Comparing Chronic Treatments of the INI and VSV Isoforms of the Human Serotonin 2C Receptor Impacting Phosphorylation of STAT3
Serotonin (5-HT), an indolamine neurotransmitter derivative of tryptophan, is located solely in the central nervous system, as well as the peripheral nervous system. 5-HT has a significant role in the human anatomy due to its involvement in an abundance of physiological functions such as modulating cognitive ability, appetite, mood, sleeping patterns, neuronal excitability, and homeostasis of glucose and energy. 5-HT elicits its effects by binding to at least 14 different receptor subtypes, one in particular, 5-HT2C. Previously discovered as a 7-transmembrane spanning G protein-coupled receptor (GPCR), the 5-HT2C receptor subtype is only GPCR currently to perform RNA editing, resulting in at least 14 different isoforms in the human brain. In addition, this receptor has served as a target for atypical antipsychotic medication in order to treat patients compromised with psychological deficiencies. The 5-HT2C receptor has also been considered a prime research candidate in intercellular activity due to its ability to influence signaling pathways of several proteins. The purpose of this study was to determine to what extent the human 5-HT2C receptor manipulates phosphorylated activity of the STAT3 protein in the JAK/STAT pathway by comparing two different receptor isoforms exposed to chronic drug treatments.
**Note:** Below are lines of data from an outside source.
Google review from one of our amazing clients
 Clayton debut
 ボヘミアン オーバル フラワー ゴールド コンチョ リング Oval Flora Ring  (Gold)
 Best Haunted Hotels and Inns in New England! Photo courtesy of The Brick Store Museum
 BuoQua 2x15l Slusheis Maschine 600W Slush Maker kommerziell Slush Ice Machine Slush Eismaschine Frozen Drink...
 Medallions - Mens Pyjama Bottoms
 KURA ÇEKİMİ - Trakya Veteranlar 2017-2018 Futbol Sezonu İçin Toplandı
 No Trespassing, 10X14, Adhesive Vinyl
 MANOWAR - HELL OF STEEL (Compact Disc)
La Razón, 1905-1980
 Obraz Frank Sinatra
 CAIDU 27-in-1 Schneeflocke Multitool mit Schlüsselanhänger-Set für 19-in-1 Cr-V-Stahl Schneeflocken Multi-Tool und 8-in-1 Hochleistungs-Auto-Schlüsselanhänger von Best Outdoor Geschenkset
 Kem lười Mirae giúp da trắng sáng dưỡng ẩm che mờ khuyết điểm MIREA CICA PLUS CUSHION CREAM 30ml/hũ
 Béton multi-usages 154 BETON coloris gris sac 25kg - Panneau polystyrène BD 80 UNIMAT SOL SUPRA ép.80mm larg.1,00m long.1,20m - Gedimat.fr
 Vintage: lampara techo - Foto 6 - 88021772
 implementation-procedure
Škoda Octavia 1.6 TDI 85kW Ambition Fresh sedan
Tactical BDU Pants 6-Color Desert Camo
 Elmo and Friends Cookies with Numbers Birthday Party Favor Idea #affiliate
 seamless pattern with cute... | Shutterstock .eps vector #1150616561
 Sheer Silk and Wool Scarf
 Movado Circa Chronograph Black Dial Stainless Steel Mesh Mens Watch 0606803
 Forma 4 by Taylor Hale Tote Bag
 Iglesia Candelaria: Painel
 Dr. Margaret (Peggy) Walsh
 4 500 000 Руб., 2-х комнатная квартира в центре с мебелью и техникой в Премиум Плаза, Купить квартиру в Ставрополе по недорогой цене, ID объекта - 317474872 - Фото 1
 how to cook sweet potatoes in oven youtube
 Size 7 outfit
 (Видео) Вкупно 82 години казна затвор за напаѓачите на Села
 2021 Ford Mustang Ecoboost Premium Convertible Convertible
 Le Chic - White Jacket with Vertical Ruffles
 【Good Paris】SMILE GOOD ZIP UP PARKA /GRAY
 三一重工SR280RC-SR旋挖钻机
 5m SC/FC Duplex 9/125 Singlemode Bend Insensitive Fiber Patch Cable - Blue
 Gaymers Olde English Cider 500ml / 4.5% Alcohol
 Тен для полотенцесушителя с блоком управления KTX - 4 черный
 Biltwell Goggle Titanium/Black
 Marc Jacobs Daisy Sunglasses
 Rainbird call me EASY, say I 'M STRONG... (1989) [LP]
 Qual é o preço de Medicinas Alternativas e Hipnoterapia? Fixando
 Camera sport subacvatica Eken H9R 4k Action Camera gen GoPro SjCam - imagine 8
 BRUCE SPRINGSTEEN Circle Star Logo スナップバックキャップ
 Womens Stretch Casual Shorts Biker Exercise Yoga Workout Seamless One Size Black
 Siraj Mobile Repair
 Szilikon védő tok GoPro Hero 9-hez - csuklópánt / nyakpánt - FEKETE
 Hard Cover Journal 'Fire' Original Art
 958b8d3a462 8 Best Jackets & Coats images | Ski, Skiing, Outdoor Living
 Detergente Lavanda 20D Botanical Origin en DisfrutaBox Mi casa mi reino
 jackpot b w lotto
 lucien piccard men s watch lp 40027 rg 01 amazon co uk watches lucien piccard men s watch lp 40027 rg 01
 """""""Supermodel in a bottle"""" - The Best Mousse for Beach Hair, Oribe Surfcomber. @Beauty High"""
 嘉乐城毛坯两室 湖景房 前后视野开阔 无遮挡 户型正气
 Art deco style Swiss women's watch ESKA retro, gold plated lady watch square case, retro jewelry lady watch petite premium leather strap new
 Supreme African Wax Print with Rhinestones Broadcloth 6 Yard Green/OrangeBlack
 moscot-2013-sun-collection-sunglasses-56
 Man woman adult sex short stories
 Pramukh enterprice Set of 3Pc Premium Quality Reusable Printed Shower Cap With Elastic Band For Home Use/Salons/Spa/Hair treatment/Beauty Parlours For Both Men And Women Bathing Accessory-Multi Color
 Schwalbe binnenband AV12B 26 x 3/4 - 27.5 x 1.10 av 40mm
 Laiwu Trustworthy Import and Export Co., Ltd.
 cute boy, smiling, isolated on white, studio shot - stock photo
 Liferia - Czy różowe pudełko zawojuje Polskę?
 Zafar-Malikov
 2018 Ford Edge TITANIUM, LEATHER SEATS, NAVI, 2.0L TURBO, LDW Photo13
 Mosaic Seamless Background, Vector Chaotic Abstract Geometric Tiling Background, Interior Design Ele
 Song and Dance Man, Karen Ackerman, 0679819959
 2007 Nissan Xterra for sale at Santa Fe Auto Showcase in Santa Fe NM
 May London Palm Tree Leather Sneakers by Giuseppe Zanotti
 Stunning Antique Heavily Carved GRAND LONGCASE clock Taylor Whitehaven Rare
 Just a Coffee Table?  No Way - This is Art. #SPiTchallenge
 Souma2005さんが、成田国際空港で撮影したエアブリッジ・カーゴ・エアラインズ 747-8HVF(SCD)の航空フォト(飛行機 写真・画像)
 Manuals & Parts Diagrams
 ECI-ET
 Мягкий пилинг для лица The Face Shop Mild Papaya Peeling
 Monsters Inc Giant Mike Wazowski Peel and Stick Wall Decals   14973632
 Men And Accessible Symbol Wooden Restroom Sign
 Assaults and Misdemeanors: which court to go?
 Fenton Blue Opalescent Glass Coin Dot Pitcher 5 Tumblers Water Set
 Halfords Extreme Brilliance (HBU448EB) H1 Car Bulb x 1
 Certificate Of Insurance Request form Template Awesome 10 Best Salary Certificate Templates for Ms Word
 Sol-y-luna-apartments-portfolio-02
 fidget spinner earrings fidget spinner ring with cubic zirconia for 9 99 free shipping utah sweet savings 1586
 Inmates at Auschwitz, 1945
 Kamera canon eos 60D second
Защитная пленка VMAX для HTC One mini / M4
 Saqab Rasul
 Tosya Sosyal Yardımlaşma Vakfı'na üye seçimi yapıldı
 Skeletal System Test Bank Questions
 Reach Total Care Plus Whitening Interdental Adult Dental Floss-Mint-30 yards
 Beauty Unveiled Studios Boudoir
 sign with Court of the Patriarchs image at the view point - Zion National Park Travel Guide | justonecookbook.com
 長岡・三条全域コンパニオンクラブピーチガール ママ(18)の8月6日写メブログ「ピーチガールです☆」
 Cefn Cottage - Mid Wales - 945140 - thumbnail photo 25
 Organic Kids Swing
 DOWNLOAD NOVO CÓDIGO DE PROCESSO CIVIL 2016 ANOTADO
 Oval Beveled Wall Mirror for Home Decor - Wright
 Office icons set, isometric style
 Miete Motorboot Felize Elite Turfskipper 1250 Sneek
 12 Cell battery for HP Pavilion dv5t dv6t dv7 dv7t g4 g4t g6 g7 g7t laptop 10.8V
Human Embryonic Kidney (HEK) 293 cells were transfected with human 5-HT2C receptors in the INI or VSV isoform. 5-HT2C-INI/VSV receptor transfected cells were treated with control, 5-HT, water, olanzapine, SB206553, or MK-212 for 1 hour and were also tested against untransfected HEK cells. All of the previous conditioned cells were made into lysates, proteins were separated by SDS-PAGE, and levels of phosphorylated STAT3 and unphosphorylated STAT3 were analyzed using western blots. NBT/BCIP developing solution detected untransfected cell (control) samples to contain and express phosphorylated STAT3 bands. The control was not supposed to have any protein bands present after antibody detection. This problem indicated that the particular experimental cells might have already contained a particular 5-HT2C receptor without our knowledge beforehand. Experiments will need to be restarted under the same transfections and 1 hour stimulations, but with completely new source of HEK293 cells.
"Comparing Chronic Treatments of the INI and VSV Isoforms of the Human Serotonin 2C Receptor Impacting Phosphorylation of STAT3"
ETD Collection for Tennessee State University.